_About this task_
A word-for-word reproduction of the data below is needed, with no pictures in it.

_Material for this exercise_
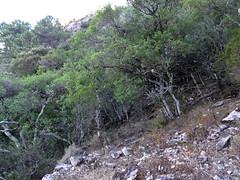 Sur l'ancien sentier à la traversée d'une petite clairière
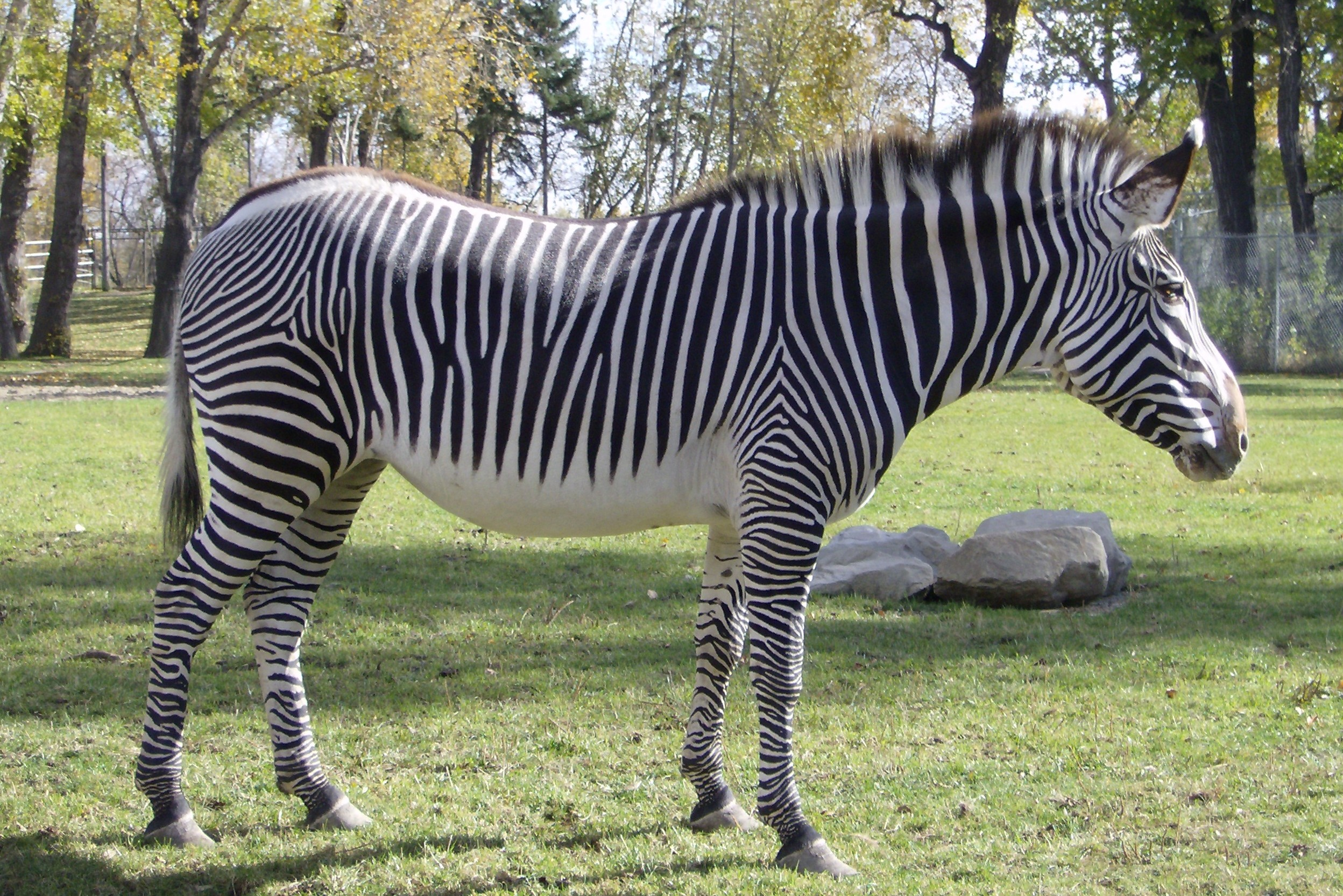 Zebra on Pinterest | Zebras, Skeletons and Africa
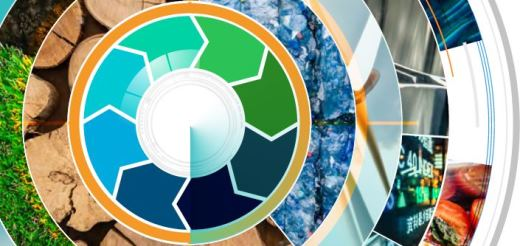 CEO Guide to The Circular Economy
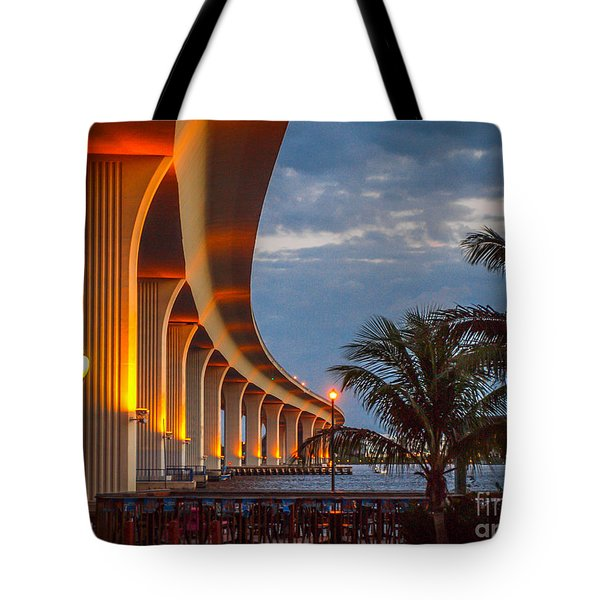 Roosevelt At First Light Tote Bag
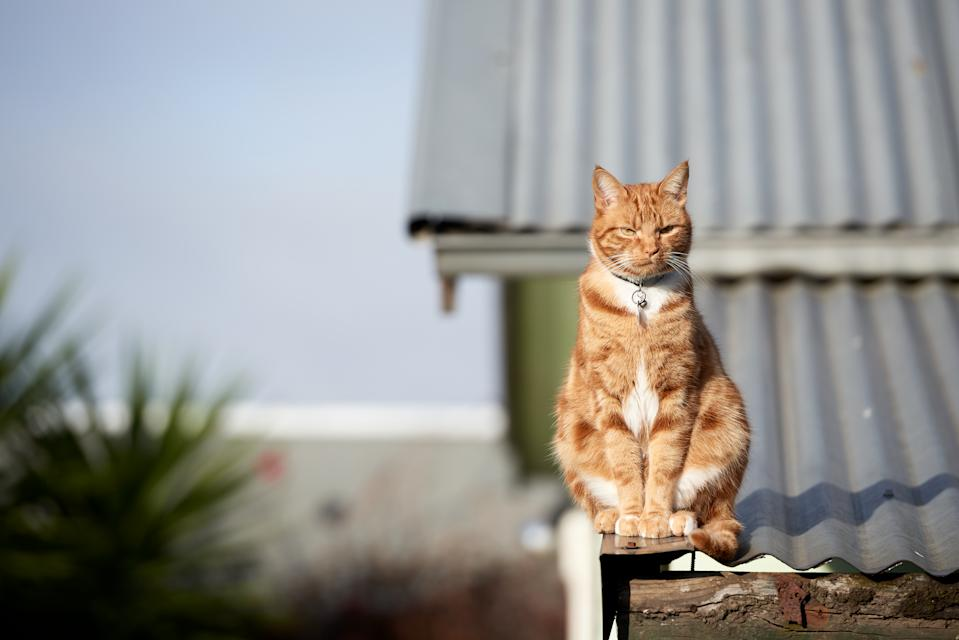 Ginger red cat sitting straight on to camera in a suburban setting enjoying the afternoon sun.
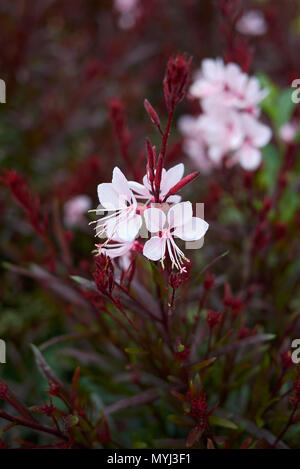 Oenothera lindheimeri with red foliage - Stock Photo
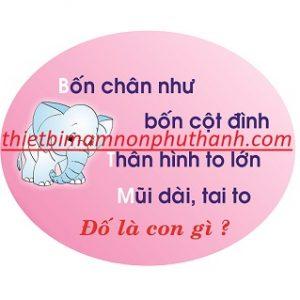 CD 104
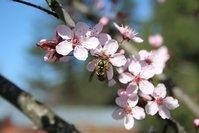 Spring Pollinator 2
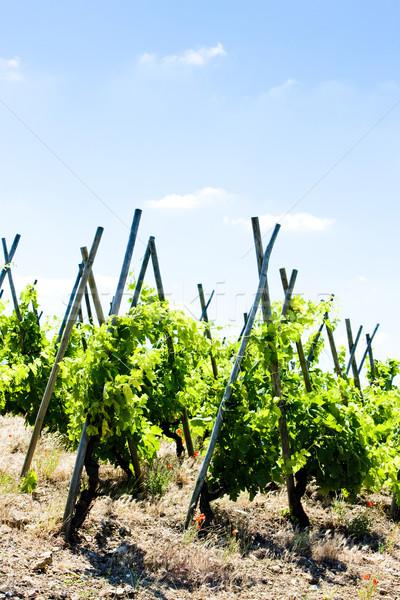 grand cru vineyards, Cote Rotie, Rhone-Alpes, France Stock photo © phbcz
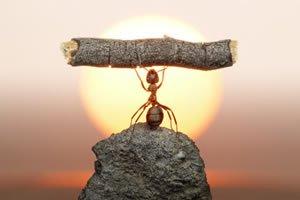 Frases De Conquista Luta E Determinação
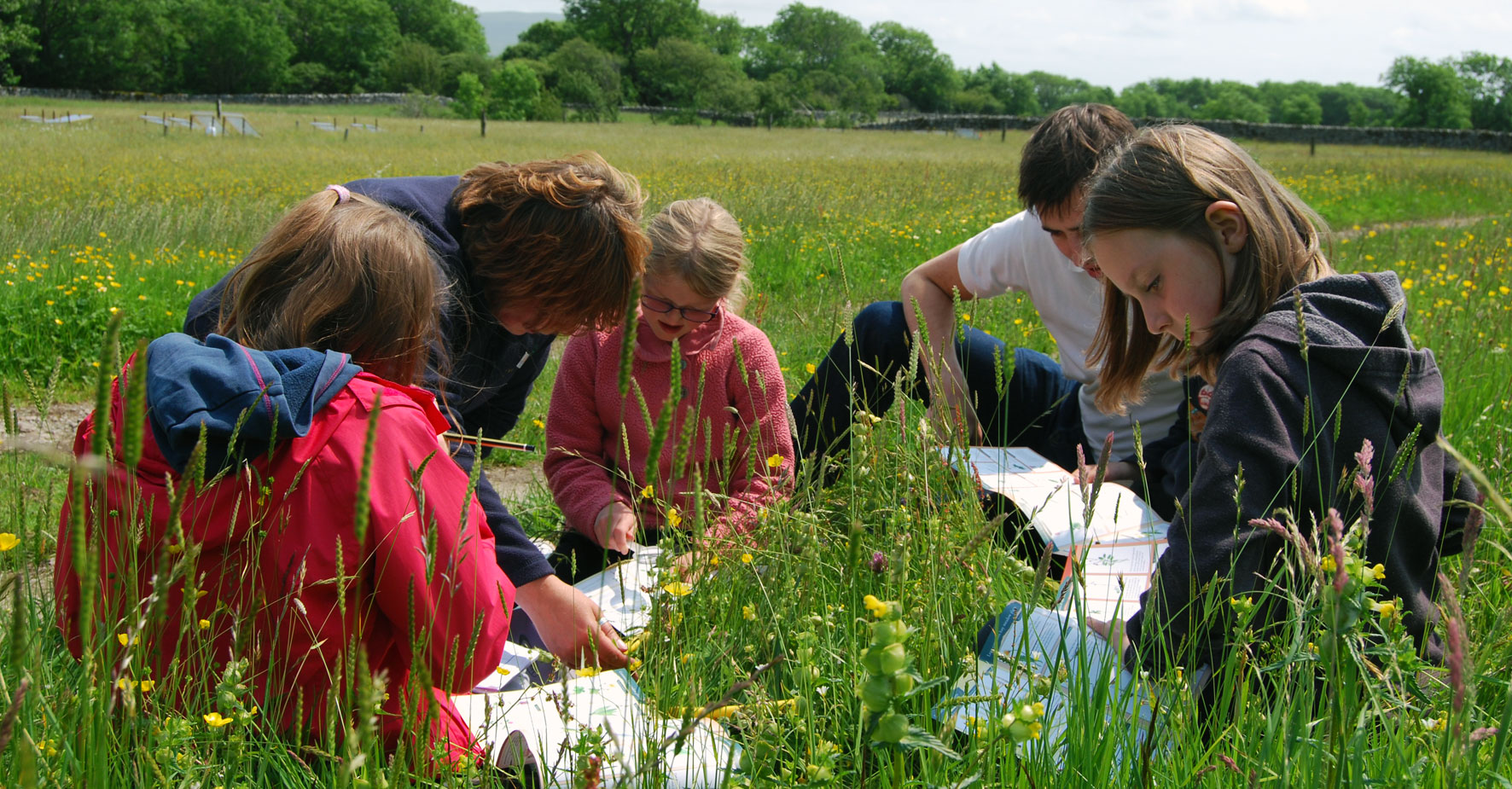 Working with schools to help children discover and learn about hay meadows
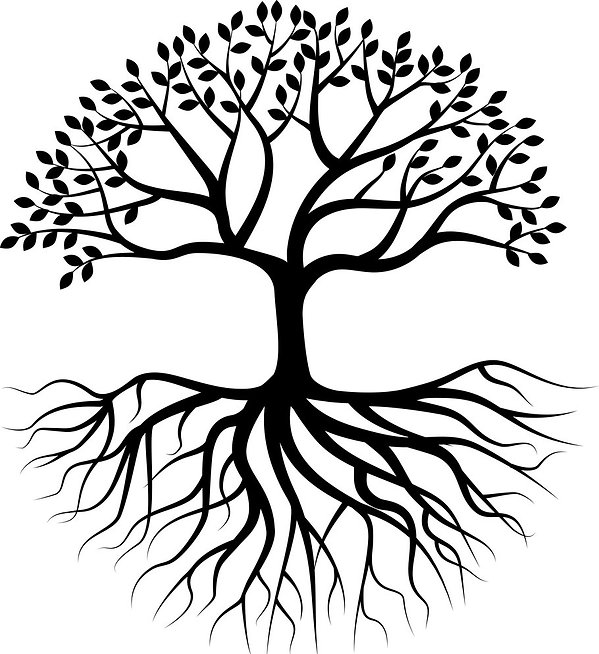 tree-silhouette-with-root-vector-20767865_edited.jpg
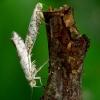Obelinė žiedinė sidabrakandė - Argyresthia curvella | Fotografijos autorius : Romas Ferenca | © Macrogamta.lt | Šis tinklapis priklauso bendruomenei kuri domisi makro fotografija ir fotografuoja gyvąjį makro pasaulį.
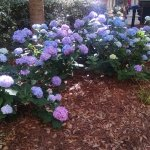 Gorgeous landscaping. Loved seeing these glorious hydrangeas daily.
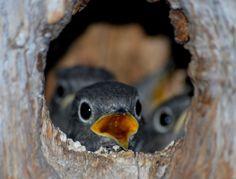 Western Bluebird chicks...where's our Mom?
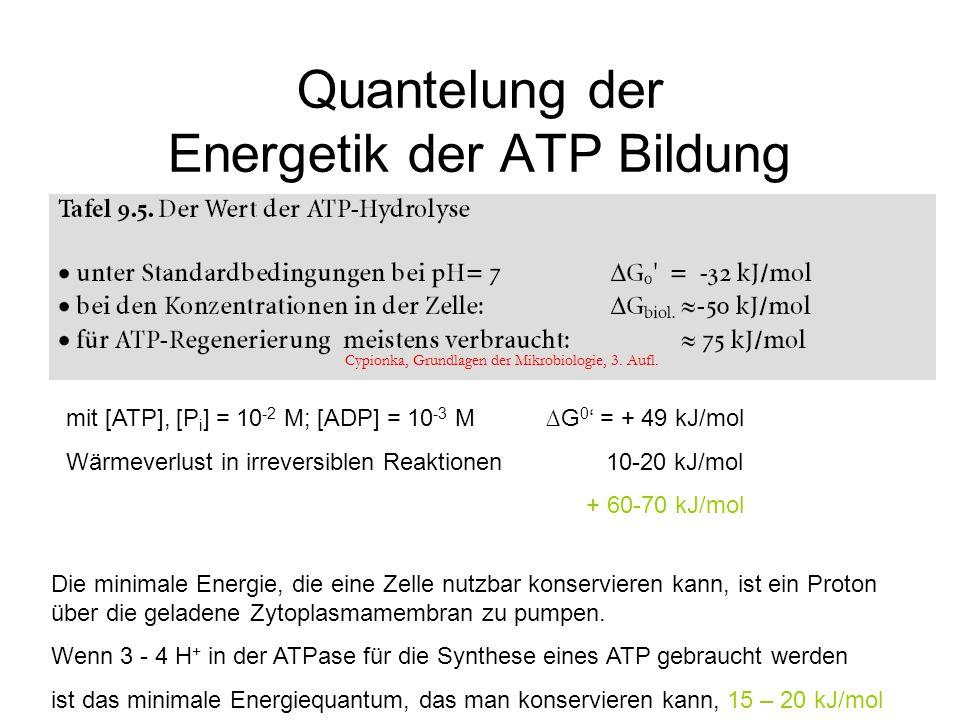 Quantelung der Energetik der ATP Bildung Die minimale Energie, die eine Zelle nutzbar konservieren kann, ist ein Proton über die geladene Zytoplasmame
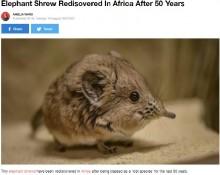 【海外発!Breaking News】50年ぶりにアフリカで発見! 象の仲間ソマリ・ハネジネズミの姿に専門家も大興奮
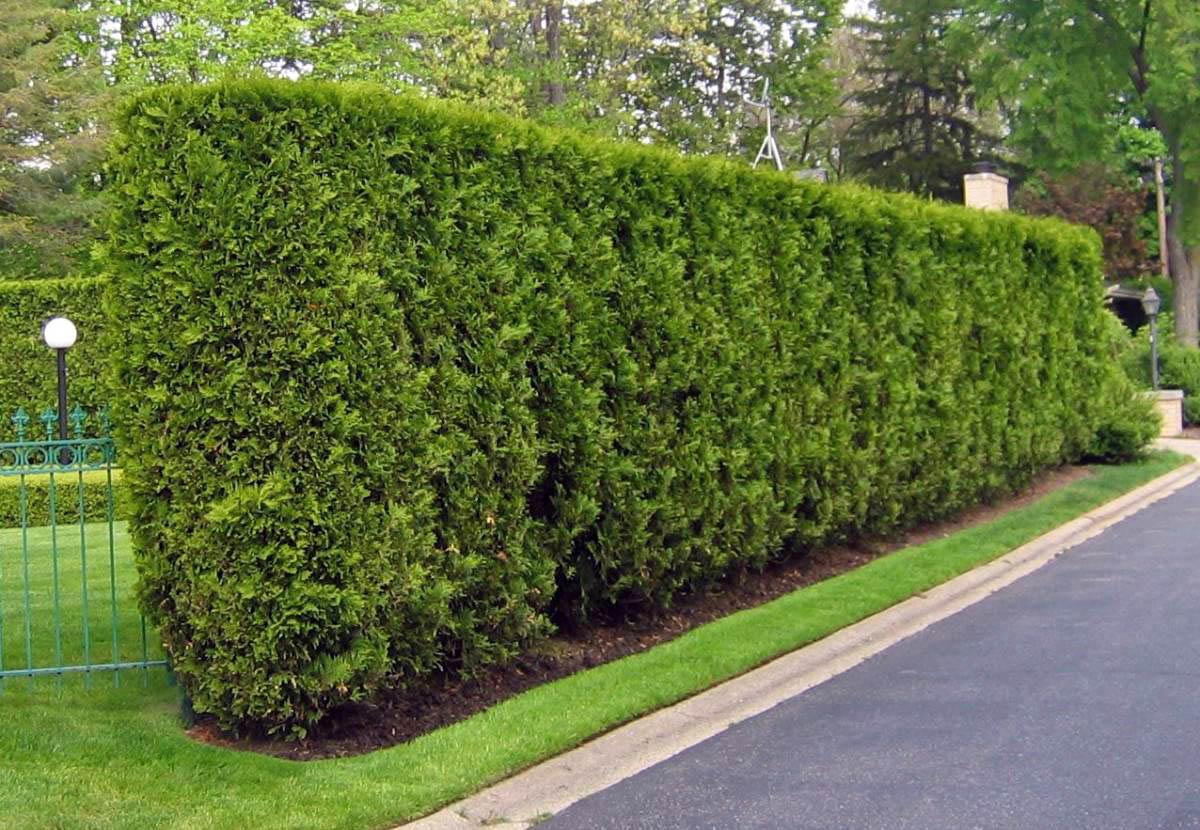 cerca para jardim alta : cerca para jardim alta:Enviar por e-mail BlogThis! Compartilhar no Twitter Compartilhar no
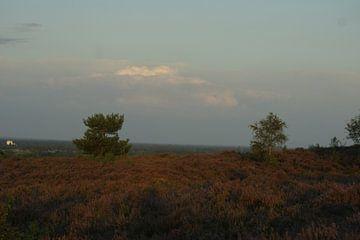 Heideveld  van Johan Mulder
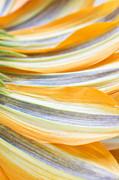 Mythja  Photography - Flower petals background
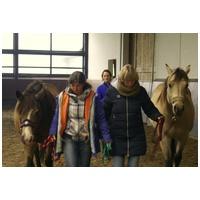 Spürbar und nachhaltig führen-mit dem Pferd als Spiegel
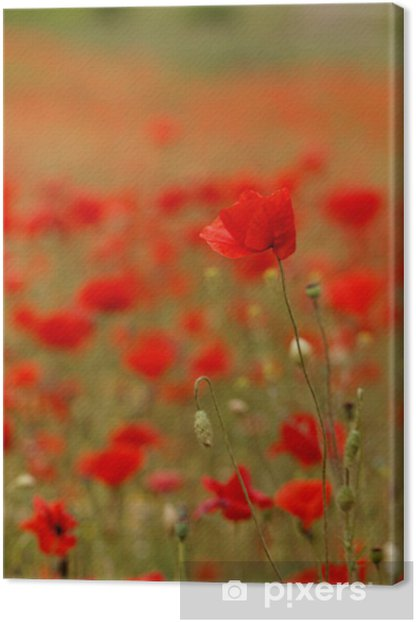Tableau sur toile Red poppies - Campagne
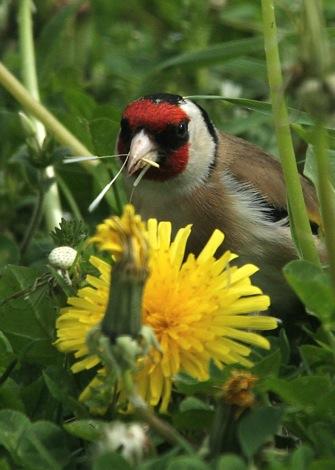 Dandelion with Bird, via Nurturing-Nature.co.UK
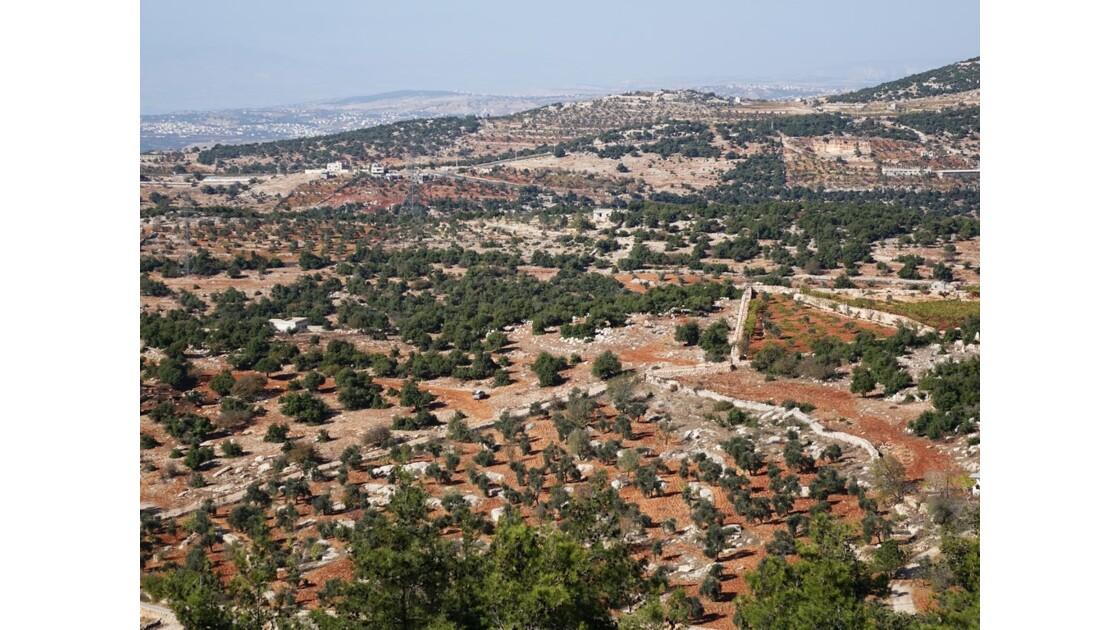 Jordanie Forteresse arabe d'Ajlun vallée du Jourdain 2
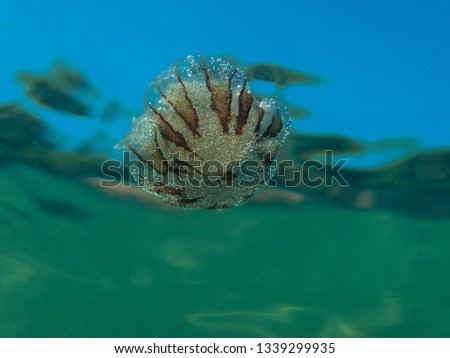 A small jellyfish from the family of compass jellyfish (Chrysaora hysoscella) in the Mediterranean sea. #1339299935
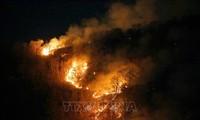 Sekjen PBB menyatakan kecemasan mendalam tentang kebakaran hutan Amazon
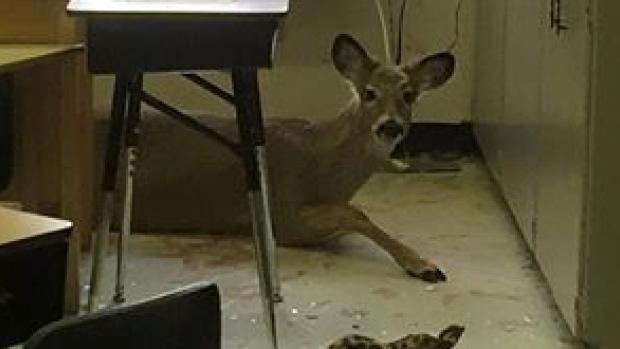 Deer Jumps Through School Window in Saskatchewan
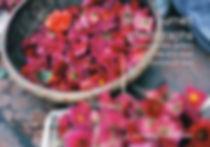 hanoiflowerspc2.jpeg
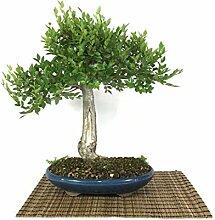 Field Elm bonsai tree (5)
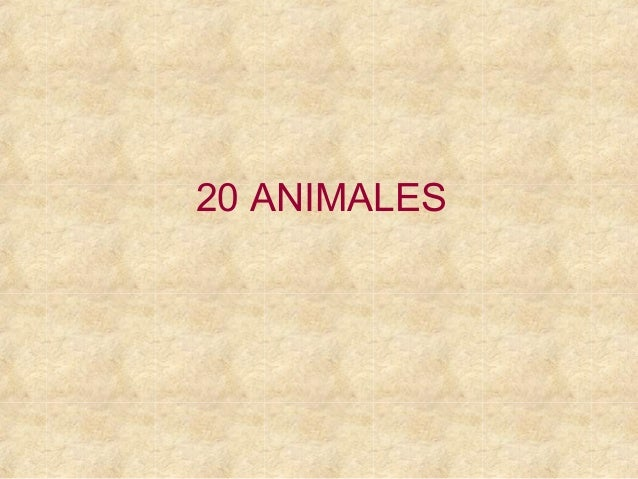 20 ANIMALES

_Output for this task_
 Sur l'ancien sentier à la traversée d'une petite clairière
 Zebra on Pinterest | Zebras, Skeletons and Africa
 CEO Guide to The Circular Economy
 Roosevelt At First Light Tote Bag
 Ginger red cat sitting straight on to camera in a suburban setting enjoying the afternoon sun.
 Oenothera lindheimeri with red foliage - Stock Photo
 CD 104
 Spring Pollinator 2
 grand cru vineyards, Cote Rotie, Rhone-Alpes, France Stock photo © phbcz
 Frases De Conquista Luta E Determinação
 Working with schools to help children discover and learn about hay meadows
 tree-silhouette-with-root-vector-20767865_edited.jpg
Obelinė žiedinė sidabrakandė - Argyresthia curvella | Fotografijos autorius : Romas Ferenca | © Macrogamta.lt | Šis tinklapis priklauso bendruomenei kuri domisi makro fotografija ir fotografuoja gyvąjį makro pasaulį.
 Gorgeous landscaping. Loved seeing these glorious hydrangeas daily.
 Western Bluebird chicks...where's our Mom?
 Quantelung der Energetik der ATP Bildung Die minimale Energie, die eine Zelle nutzbar konservieren kann, ist ein Proton über die geladene Zytoplasmame
 【海外発!Breaking News】50年ぶりにアフリカで発見! 象の仲間ソマリ・ハネジネズミの姿に専門家も大興奮
 cerca para jardim alta : cerca para jardim alta:Enviar por e-mail BlogThis! Compartilhar no Twitter Compartilhar no
 Heideveld  van Johan Mulder
 Mythja  Photography - Flower petals background
 Spürbar und nachhaltig führen-mit dem Pferd als Spiegel
Tableau sur toile Red poppies - Campagne
 Dandelion with Bird, via Nurturing-Nature.co.UK
 Jordanie Forteresse arabe d'Ajlun vallée du Jourdain 2
 A small jellyfish from the family of compass jellyfish (Chrysaora hysoscella) in the Mediterranean sea. #1339299935
 Sekjen PBB menyatakan kecemasan mendalam tentang kebakaran hutan Amazon
 Deer Jumps Through School Window in Saskatchewan
 hanoiflowerspc2.jpeg
 Field Elm bonsai tree (5)
 20 ANIMALES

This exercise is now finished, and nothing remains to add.